> Dataset records:
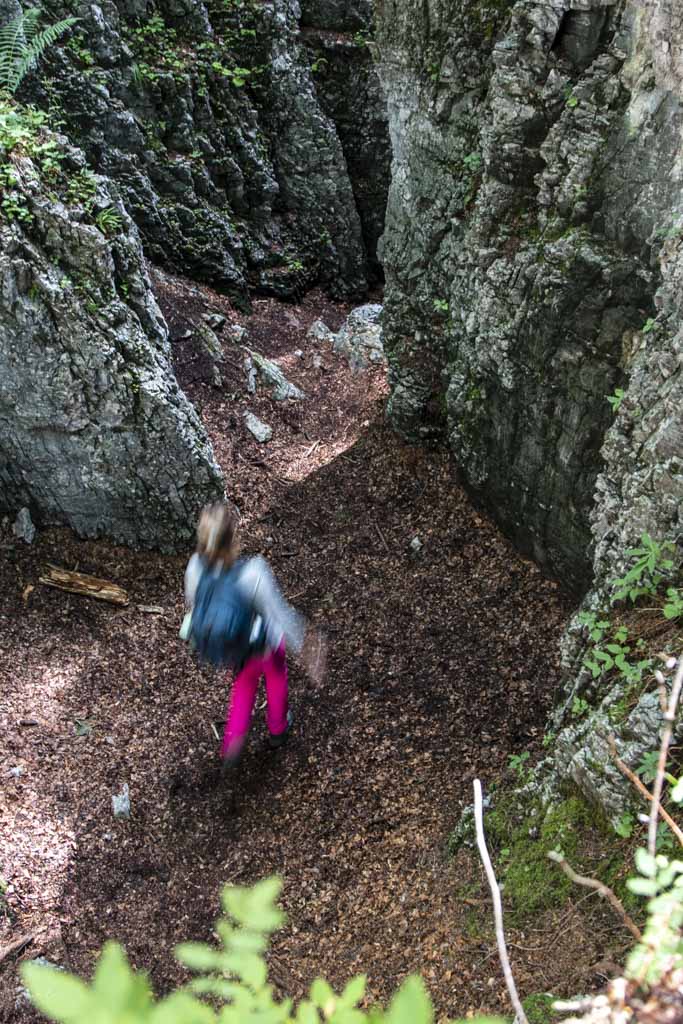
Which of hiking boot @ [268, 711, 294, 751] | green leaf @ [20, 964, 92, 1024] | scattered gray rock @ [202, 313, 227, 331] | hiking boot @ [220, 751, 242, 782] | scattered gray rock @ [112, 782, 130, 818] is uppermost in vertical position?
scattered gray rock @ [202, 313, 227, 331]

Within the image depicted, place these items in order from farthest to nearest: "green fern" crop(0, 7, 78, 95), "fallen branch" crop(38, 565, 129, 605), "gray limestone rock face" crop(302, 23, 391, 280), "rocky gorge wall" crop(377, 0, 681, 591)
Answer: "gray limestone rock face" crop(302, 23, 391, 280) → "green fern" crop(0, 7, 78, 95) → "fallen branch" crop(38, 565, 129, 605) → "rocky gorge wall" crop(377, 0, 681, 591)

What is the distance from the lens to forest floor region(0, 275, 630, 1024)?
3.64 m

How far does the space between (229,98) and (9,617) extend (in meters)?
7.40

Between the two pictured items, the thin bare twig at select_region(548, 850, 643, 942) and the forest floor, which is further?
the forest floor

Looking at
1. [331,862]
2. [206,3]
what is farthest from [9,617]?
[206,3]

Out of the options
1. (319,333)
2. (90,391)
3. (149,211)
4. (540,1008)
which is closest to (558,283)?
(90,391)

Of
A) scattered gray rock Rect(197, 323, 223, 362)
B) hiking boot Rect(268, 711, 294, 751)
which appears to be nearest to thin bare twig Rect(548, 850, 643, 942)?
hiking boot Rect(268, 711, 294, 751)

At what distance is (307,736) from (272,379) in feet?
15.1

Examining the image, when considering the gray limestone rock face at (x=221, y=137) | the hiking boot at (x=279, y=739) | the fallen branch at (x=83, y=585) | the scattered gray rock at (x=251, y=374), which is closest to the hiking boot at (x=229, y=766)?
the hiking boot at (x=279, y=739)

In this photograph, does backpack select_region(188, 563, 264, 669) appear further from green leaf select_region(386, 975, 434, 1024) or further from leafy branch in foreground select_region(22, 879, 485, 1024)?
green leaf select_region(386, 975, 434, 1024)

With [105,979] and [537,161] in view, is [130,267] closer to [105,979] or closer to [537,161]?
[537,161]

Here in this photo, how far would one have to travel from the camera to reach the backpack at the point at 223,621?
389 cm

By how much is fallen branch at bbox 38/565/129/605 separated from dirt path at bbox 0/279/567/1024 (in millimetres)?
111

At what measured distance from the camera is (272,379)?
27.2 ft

> Written task:
Return every line of the listing above unchanged, leaving out the pictures.

> Response to the task:
Which of hiking boot @ [268, 711, 294, 751] | green leaf @ [20, 964, 92, 1024] | scattered gray rock @ [202, 313, 227, 331] | hiking boot @ [220, 751, 242, 782] | scattered gray rock @ [112, 782, 130, 818] is uppermost in vertical position?
scattered gray rock @ [202, 313, 227, 331]

Within the image depicted, place these items in order from farthest to nearest: "green fern" crop(0, 7, 78, 95), "fallen branch" crop(38, 565, 129, 605), "gray limestone rock face" crop(302, 23, 391, 280), "rocky gorge wall" crop(377, 0, 681, 591)
Answer: "gray limestone rock face" crop(302, 23, 391, 280) → "green fern" crop(0, 7, 78, 95) → "fallen branch" crop(38, 565, 129, 605) → "rocky gorge wall" crop(377, 0, 681, 591)

What is the distance from the lens to forest floor region(0, 275, 630, 1024)?
3.64 m

How far does the space between (229,98) and (9,617) extend (in meters)?
7.40

Between the two pictured items, the thin bare twig at select_region(548, 850, 643, 942) and the forest floor, which is further?
the forest floor

Looking at
1. [331,862]
2. [206,3]
what is farthest from [9,617]?
[206,3]

Out of the options
1. (319,333)
2. (90,391)
3. (149,211)
4. (540,1008)
which is closest to (558,283)?
(90,391)

Of
A) scattered gray rock Rect(197, 323, 223, 362)
B) hiking boot Rect(268, 711, 294, 751)
which appears to be nearest to thin bare twig Rect(548, 850, 643, 942)?
hiking boot Rect(268, 711, 294, 751)

At what distance is (307,736) from (272,379) in feet?
15.1

Examining the image, when considering the gray limestone rock face at (x=221, y=137) | the hiking boot at (x=279, y=739) | the fallen branch at (x=83, y=585) | the scattered gray rock at (x=251, y=374), which is closest to the hiking boot at (x=229, y=766)?
the hiking boot at (x=279, y=739)

In this photograph, does backpack select_region(188, 563, 264, 669) appear further from green leaf select_region(386, 975, 434, 1024) or further from leafy branch in foreground select_region(22, 879, 485, 1024)?
green leaf select_region(386, 975, 434, 1024)

With [105,979] and [537,161] in view, is [130,267] closer to [105,979] or closer to [537,161]?
[537,161]

Here in this photo, how far would one have to travel from the camera to reach the backpack at the point at 223,621?
389 cm

By how much is fallen branch at bbox 38/565/129/605 separated from dirt path at bbox 0/279/567/1024 (in millimetres)?
111

At what measured distance from the camera is (272,379)?
27.2 ft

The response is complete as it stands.